Victor D. Boantza
Associate Professor
HST Director of Undergraduate Studies
Physics and Astronomy
130-29 John T. Tate Hall
+1 612 624 8073
Specialities
Early modern physical sciences, Enlightenment science, the scientific and chemical revolutions
Bio
I work on the history of early modern science, in particular chemistry, physics, and the experimental sciences from the 17th to the early 19th century. I have an M.A. and Ph.D. in History and Philosophy of Science and Technology from the University of Toronto (2009). I have held postdoctoral fellowships at McGill University and the University of Sydney, where I also received an Australian Research Council Early Career Research Award for a project on science in the Enlightenment. In Matter and Method in the Long Chemical Revolution I trace continuities in matter theory and experimental philosophy from Boyle to Lavoisier, and reevaluate the disciplinary relationship between mechanists, Newtonians, and chemists in France, England, and Scotland. My present project, Elusive Matters: A Historical Ontology of Imponderables from Newton to Davy, explores the changing ontological, epistemological, and experimental underpinnings of light, heat, electricity, fire, and ether as they crossed the borders between diverse scientific, technological, and industrial realms. I am also interested in historiography, science and religion, the philosophy of technology, and the history of scientific instruments.
Selected Publications
“The Rise and Fall of Nitrous Air Eudiometry: Enlightenment Ideals, Embodied Skills, and the Conflicts of Experimental Philosophy,” History of Science, 51.4 (2013): 377–412.
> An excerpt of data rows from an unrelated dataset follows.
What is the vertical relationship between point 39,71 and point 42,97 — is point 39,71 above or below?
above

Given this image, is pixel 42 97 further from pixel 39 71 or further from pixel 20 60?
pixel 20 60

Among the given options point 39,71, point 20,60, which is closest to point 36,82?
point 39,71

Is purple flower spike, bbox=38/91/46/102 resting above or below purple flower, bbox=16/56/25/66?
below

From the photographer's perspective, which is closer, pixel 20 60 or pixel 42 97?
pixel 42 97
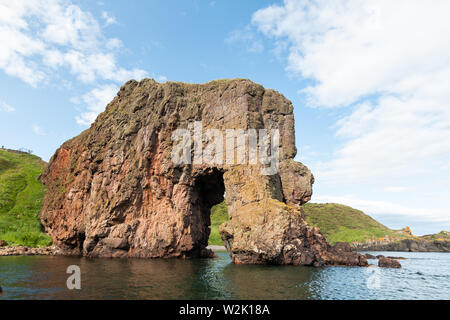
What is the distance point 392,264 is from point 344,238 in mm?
77827

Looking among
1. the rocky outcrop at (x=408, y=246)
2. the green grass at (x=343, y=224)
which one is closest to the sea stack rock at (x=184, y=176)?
the green grass at (x=343, y=224)

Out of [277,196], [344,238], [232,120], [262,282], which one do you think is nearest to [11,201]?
[232,120]

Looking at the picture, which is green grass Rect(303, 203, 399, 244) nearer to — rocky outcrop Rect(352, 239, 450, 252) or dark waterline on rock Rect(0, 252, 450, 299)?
rocky outcrop Rect(352, 239, 450, 252)

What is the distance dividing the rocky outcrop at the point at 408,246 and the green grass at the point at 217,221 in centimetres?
5453

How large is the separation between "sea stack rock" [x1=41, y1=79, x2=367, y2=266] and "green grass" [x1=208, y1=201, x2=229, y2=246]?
4499cm

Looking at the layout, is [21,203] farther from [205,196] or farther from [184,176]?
[205,196]

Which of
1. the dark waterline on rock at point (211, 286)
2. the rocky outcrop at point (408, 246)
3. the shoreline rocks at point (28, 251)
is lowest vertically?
the rocky outcrop at point (408, 246)

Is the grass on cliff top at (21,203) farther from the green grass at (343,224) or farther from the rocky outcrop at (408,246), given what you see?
the rocky outcrop at (408,246)

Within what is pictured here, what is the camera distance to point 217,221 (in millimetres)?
116000

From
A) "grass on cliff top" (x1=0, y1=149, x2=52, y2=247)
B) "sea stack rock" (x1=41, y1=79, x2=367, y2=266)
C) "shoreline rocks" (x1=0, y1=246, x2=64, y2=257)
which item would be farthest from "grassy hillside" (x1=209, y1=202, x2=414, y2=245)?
"grass on cliff top" (x1=0, y1=149, x2=52, y2=247)

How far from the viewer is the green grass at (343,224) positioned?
115363 mm

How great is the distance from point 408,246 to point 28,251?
13047 centimetres
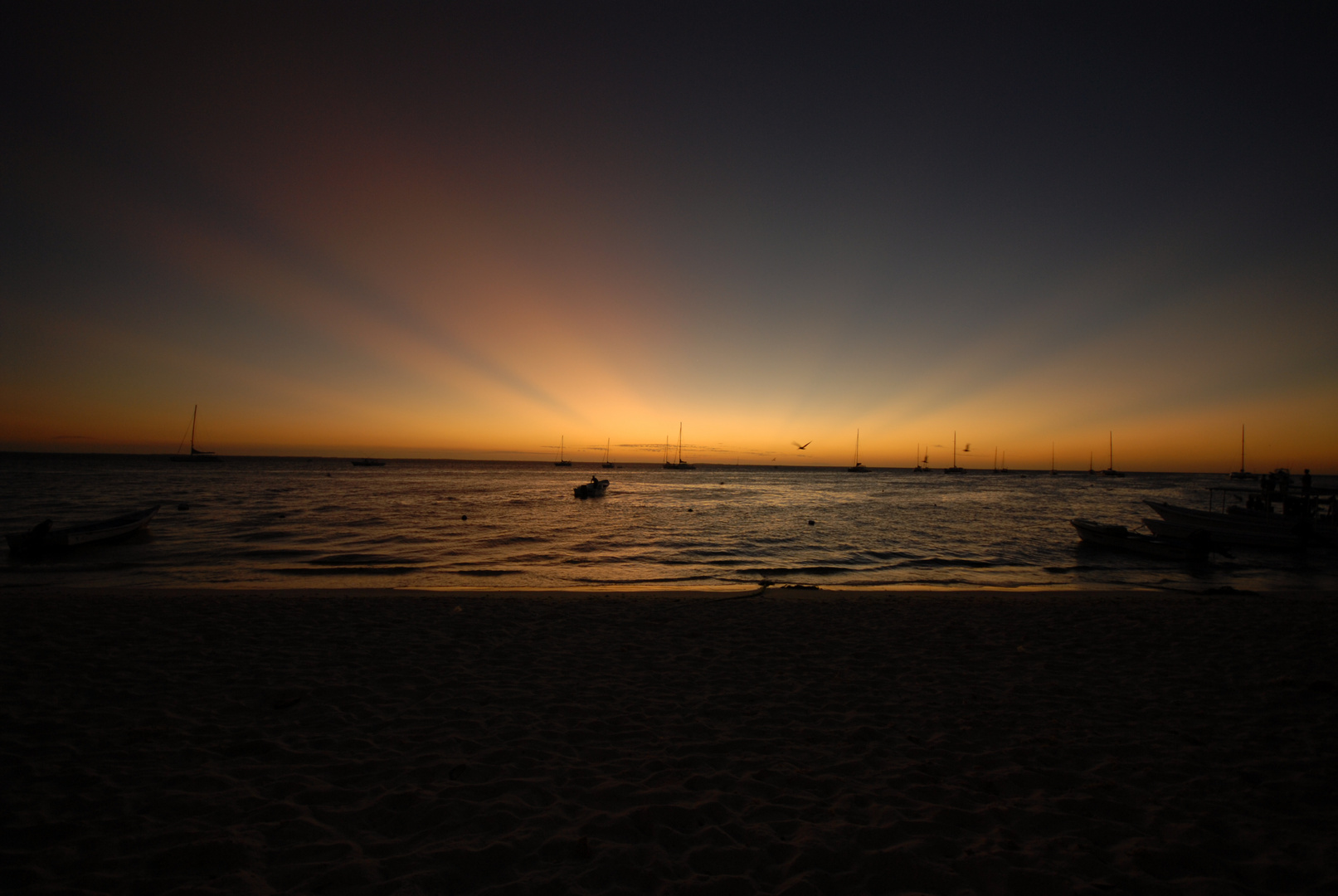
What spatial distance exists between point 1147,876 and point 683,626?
24.4 feet

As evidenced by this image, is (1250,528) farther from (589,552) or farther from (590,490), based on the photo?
(590,490)

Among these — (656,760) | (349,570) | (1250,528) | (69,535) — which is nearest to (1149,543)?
(1250,528)

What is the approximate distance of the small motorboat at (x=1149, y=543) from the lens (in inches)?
876

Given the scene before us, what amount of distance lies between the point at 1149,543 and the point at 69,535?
4170 centimetres

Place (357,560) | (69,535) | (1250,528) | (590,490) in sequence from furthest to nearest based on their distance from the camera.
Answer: (590,490) → (1250,528) → (357,560) → (69,535)

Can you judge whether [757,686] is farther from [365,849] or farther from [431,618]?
[431,618]

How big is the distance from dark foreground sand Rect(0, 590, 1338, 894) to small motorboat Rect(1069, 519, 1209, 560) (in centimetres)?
1556

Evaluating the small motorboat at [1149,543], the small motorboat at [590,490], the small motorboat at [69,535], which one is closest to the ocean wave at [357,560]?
the small motorboat at [69,535]

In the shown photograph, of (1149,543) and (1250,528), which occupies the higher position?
(1250,528)

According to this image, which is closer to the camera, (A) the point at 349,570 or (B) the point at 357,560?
(A) the point at 349,570

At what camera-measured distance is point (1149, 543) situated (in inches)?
926

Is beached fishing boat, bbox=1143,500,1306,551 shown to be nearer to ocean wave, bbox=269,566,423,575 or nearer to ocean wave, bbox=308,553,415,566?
ocean wave, bbox=269,566,423,575

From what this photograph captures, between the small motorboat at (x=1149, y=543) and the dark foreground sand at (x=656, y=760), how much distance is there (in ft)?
51.0

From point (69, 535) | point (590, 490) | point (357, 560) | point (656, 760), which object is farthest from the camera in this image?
point (590, 490)
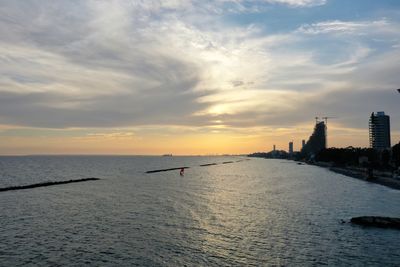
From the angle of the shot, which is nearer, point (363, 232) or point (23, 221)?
point (363, 232)

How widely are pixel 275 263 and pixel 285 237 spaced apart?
11562 millimetres

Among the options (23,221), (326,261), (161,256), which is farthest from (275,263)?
(23,221)

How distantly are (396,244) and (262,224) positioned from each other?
1824cm

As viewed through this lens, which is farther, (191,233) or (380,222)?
(380,222)

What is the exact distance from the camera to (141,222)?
5666 centimetres

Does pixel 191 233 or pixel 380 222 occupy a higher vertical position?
pixel 380 222

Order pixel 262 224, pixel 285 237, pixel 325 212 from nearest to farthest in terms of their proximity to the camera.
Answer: pixel 285 237, pixel 262 224, pixel 325 212

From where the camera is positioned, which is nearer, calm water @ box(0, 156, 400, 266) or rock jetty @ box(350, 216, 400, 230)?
calm water @ box(0, 156, 400, 266)

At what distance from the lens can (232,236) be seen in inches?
1880

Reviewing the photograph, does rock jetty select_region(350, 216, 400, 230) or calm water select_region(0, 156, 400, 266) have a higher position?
rock jetty select_region(350, 216, 400, 230)

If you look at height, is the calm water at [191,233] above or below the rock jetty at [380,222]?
below

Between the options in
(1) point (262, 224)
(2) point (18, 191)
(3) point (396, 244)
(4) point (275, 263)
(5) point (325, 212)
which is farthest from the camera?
(2) point (18, 191)

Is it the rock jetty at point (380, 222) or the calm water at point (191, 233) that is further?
the rock jetty at point (380, 222)

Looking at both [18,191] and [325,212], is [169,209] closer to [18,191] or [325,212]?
[325,212]
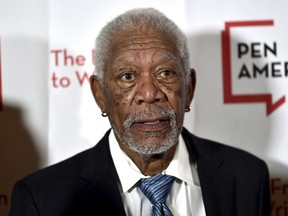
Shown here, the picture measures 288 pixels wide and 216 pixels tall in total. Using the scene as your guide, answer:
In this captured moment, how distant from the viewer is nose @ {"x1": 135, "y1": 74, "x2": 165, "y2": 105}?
123 cm

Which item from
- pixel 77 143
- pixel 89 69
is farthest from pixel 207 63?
pixel 77 143

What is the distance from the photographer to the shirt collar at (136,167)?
4.31 feet

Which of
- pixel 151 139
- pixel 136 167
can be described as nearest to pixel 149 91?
pixel 151 139

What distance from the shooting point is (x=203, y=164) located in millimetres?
1376

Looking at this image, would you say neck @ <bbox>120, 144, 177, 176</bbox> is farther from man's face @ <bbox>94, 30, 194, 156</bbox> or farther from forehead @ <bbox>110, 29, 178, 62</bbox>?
forehead @ <bbox>110, 29, 178, 62</bbox>

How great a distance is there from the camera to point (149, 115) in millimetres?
1235

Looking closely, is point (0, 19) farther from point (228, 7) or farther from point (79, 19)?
point (228, 7)

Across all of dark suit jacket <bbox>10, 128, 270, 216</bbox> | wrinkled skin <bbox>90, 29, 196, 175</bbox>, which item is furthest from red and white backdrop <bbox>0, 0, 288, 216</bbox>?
wrinkled skin <bbox>90, 29, 196, 175</bbox>

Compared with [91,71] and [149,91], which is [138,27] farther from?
[91,71]

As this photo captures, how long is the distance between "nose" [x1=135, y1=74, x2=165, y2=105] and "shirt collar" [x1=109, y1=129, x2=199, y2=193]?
172mm

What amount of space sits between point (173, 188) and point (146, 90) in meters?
0.27

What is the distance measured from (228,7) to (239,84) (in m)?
0.24

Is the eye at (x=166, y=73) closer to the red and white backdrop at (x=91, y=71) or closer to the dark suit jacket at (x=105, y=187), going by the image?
the dark suit jacket at (x=105, y=187)

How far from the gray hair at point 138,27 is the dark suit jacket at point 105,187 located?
23cm
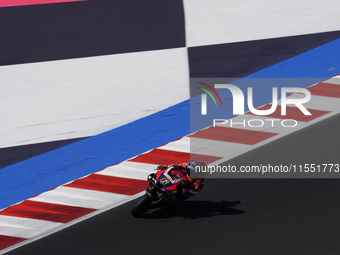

Matter and Method in the Long Chemical Revolution: Laws of Another Order (Burlington: Ashgate, 2013). Order through Routledge.
Controversies Within the Scientific Revolution, co-edited with M.Dascal (Amsterdam/Philadelphia: John Benjamins, 2011). Order through John Benjamins.
“Alkahest and Fire: Debating Matter, Chymistry, and Natural History at the Early Parisian Academy of Sciences,” in O. Gal and C. Wolfe (eds), The Body as Object and Instrument of Knowledge: Embodied Empiricism in Early Modern Science (Dordrecht: Springer, 2010), 75–92.
“The Phlogistic Role of Heat in the Chemical Revolution and Kirwan's ‘Ingenious Modifications … into the Theory of Phlogiston.’” Annals of Science, 65 (2008), 309–38.
“Collecting Airs and Ideas: Joseph Priestley's Style of Experimental Reasoning,” Studies in History and Philosophy of Science, 38 (2007), 506–22.